_Reading text_
"""

Arthur W. Hunt on Education, Handheld Devices & A Young Girl Reading

Jean-Honoré Fragonard's A Young Girl Reading (1776) resides in the National Gallery of Art in Washington, D.C., and is perhaps one of the most familiar paintings of a girl reading coming to us from the eighteenth century. When it was painted, America was in revolt and France was on the verge of doing so. Despite the turmoil of her times, here she sits, held captive by a book, reading in silence.

One is drawn to the painting by its use of light. The subject wears a saffron dress and is illuminated by the light from an unseen window. A marshmallow pillow supports her back, and her bourgeois bearing is furthered evidenced by a free pinkie finger. Not entirely typical of the playful Rococo style, this is a more reserved Fragonard, who is now taken up with family life. The subject could be any housemaster's daughter. What she is reading we do not know—a playbook, Voltaire, Rousseau? Nevertheless, the fact that she is reading is significant. Her medieval counterpart could not read, for her sort—schooled, trained in arts and manners, literate—did not exist in Europe until the sixteenth century.

"""

_Written instruction A_
Answer these from the Fragonard passage:
(i) In which museum does the painting reside?
(ii) What color is the subject's dress?
(iii) Until what century did the subject's sort of woman not exist in Europe?
_Written instruction B_
Repeat everything in the Fragonard passage from "One is drawn" down to "the sixteenth century.".

_Material shown_

"""

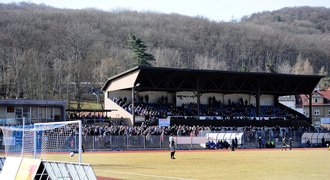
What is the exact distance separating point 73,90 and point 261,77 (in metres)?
53.2

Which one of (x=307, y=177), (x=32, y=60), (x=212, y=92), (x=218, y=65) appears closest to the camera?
(x=307, y=177)

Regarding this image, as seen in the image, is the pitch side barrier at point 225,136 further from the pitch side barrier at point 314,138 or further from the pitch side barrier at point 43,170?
the pitch side barrier at point 43,170

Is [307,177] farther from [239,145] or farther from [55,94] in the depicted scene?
[55,94]

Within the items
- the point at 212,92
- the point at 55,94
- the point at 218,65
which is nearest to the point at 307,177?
the point at 212,92

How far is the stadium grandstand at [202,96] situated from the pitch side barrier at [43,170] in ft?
156

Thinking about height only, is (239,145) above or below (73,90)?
below

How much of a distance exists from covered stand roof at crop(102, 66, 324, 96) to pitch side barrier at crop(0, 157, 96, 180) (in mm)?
50300

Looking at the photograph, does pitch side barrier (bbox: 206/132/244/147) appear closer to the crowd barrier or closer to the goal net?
the crowd barrier

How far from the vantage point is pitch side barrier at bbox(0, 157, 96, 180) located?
1944 centimetres

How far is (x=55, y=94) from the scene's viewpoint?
120 meters

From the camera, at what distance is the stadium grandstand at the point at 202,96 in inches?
2963

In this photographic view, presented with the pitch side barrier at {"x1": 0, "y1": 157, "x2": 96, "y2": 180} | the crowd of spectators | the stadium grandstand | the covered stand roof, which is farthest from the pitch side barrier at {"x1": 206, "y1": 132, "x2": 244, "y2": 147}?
the pitch side barrier at {"x1": 0, "y1": 157, "x2": 96, "y2": 180}

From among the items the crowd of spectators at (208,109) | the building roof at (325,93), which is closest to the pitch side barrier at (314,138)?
the crowd of spectators at (208,109)

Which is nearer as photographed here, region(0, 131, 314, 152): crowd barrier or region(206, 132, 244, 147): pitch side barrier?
region(0, 131, 314, 152): crowd barrier
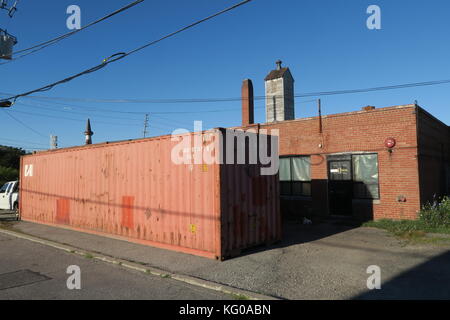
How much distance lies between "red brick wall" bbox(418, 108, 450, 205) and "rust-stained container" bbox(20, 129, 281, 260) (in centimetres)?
652

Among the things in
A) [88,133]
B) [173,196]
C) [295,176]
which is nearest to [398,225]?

"""

_Correct result A_
(i) The National Gallery of Art in Washington, D.C.
(ii) Saffron
(iii) The sixteenth century

_Correct result B_
One is drawn to the painting by its use of light. The subject wears a saffron dress and is illuminated by the light from an unseen window. A marshmallow pillow supports her back, and her bourgeois bearing is furthered evidenced by a free pinkie finger. Not entirely typical of the playful Rococo style, this is a more reserved Fragonard, who is now taken up with family life. The subject could be any housemaster's daughter. What she is reading we do not know—a playbook, Voltaire, Rousseau? Nevertheless, the fact that she is reading is significant. Her medieval counterpart could not read, for her sort—schooled, trained in arts and manners, literate—did not exist in Europe until the sixteenth century.